Data records
──────

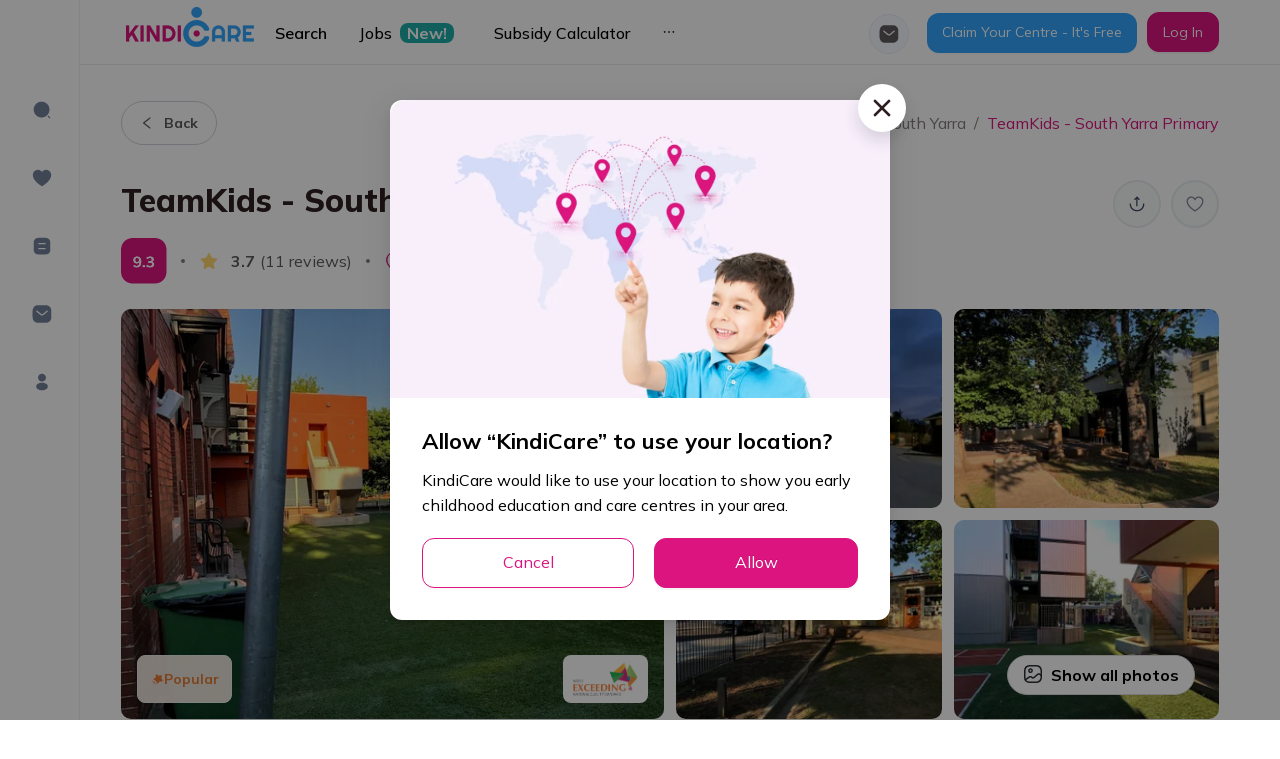

--- FILE ---
content_type: application/javascript
request_url: https://kindicare.com/_next/static/chunks/7448.2d9a5fc7ef7637bb.js
body_size: 839
content:
"use strict";(self.webpackChunk_N_E=self.webpackChunk_N_E||[]).push([[7448],{97448:function(e,t,i){i.r(t),i.d(t,{default:function(){return x}});i(1025);var a=i(65400),n=(i(30467),i(55673)),o=(i(58136),i(5789)),p=i(99101),s=i(31567),l=i(87603),d=i(52950),r=i(70714).ZP.div.withConfig({displayName:"styles__DownloadStyles",componentId:"sc-ksd42s-0"})(["margin-top:100px;.title-logo{color:#2d1f21;font-size:32px;}.desc-app{color:#352f4a;line-height:32px;max-width:600px;margin-left:auto;margin-right:auto;letter-spacing:0.02em;}.learn-more-color{color:#32a4fc;}@media only screen and (max-width:677px){.title-logo{font-size:30px;}.desc-app{font-size:17px;}.image-logo{img{width:150px !important;}}}@media only screen and (max-width:576px){.title-logo{font-size:30px;}.desc-app{font-size:16px;}.image-logo{margin-top:5px;img{width:130px !important;}}}@media only screen and (max-width:480px){.title-logo{font-size:25px;}.desc-app{font-size:15px;}.image-logo{margin-top:1px;img{width:110px !important;}}}@media only screen and (max-width:430px){.title-logo{font-size:23px;}.desc-app{font-size:15px;}@media only screen and (max-width:397px){.title-logo{font-size:20px;}.desc-app{font-size:14px;}}}"]),c=i(85893),x=function(){var e=(0,s.$)().t;return(0,c.jsxs)(r,{children:[(0,c.jsx)(n.default,{className:"flex-center fw-700 title-logo text-center",children:(0,c.jsxs)(o.default,{xl:24,className:"flex-center",children:[e("provider.downloadApp.title"),(0,c.jsx)("div",{className:"mr-10 ml-10 image-logo",children:(0,c.jsx)(p.Z,{src:"/images/logo-kindi.png",alt:"free-app",width:160,height:50})}),e("provider.downloadApp.nextTitle")]})}),(0,c.jsx)("div",{className:"text-center flex-center desc-app mt-10 fw-400 size-16",children:e("description.freeApp")}),(0,c.jsx)("div",{className:"mt-50",children:(0,c.jsx)(p.Z,{src:"/images/app-free.png",width:1220,height:598,alt:"free-app-banner",priority:!0})}),(0,c.jsx)("div",{className:"mt-50 flex-center",children:(0,c.jsx)(p.Z,{src:"/images/download-app/qr-code.png",width:136,height:137,alt:"qr-code-kindicare-app"})}),(0,c.jsx)("div",{className:"flex-center mt-30",children:(0,c.jsx)("a",{href:d.p2,children:(0,c.jsxs)(a.default,{type:"primary",htmlType:"submit",size:"large",className:"fw-600",children:[e("button.downloadTheFreeApp"),(0,c.jsx)(l.Z,{})]})})})]})}}}]);
//# sourceMappingURL=7448.2d9a5fc7ef7637bb.js.map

──────

*Exercise aim*
Every entry should be written out word for word, except for its pictures.

*Completed task*
--- FILE ---
content_type: application/javascript
request_url: https://kindicare.com/_next/static/chunks/7448.2d9a5fc7ef7637bb.js
body_size: 839
content:
"use strict";(self.webpackChunk_N_E=self.webpackChunk_N_E||[]).push([[7448],{97448:function(e,t,i){i.r(t),i.d(t,{default:function(){return x}});i(1025);var a=i(65400),n=(i(30467),i(55673)),o=(i(58136),i(5789)),p=i(99101),s=i(31567),l=i(87603),d=i(52950),r=i(70714).ZP.div.withConfig({displayName:"styles__DownloadStyles",componentId:"sc-ksd42s-0"})(["margin-top:100px;.title-logo{color:#2d1f21;font-size:32px;}.desc-app{color:#352f4a;line-height:32px;max-width:600px;margin-left:auto;margin-right:auto;letter-spacing:0.02em;}.learn-more-color{color:#32a4fc;}@media only screen and (max-width:677px){.title-logo{font-size:30px;}.desc-app{font-size:17px;}.image-logo{img{width:150px !important;}}}@media only screen and (max-width:576px){.title-logo{font-size:30px;}.desc-app{font-size:16px;}.image-logo{margin-top:5px;img{width:130px !important;}}}@media only screen and (max-width:480px){.title-logo{font-size:25px;}.desc-app{font-size:15px;}.image-logo{margin-top:1px;img{width:110px !important;}}}@media only screen and (max-width:430px){.title-logo{font-size:23px;}.desc-app{font-size:15px;}@media only screen and (max-width:397px){.title-logo{font-size:20px;}.desc-app{font-size:14px;}}}"]),c=i(85893),x=function(){var e=(0,s.$)().t;return(0,c.jsxs)(r,{children:[(0,c.jsx)(n.default,{className:"flex-center fw-700 title-logo text-center",children:(0,c.jsxs)(o.default,{xl:24,className:"flex-center",children:[e("provider.downloadApp.title"),(0,c.jsx)("div",{className:"mr-10 ml-10 image-logo",children:(0,c.jsx)(p.Z,{src:"/images/logo-kindi.png",alt:"free-app",width:160,height:50})}),e("provider.downloadApp.nextTitle")]})}),(0,c.jsx)("div",{className:"text-center flex-center desc-app mt-10 fw-400 size-16",children:e("description.freeApp")}),(0,c.jsx)("div",{className:"mt-50",children:(0,c.jsx)(p.Z,{src:"/images/app-free.png",width:1220,height:598,alt:"free-app-banner",priority:!0})}),(0,c.jsx)("div",{className:"mt-50 flex-center",children:(0,c.jsx)(p.Z,{src:"/images/download-app/qr-code.png",width:136,height:137,alt:"qr-code-kindicare-app"})}),(0,c.jsx)("div",{className:"flex-center mt-30",children:(0,c.jsx)("a",{href:d.p2,children:(0,c.jsxs)(a.default,{type:"primary",htmlType:"submit",size:"large",className:"fw-600",children:[e("button.downloadTheFreeApp"),(0,c.jsx)(l.Z,{})]})})})]})}}}]);
//# sourceMappingURL=7448.2d9a5fc7ef7637bb.js.map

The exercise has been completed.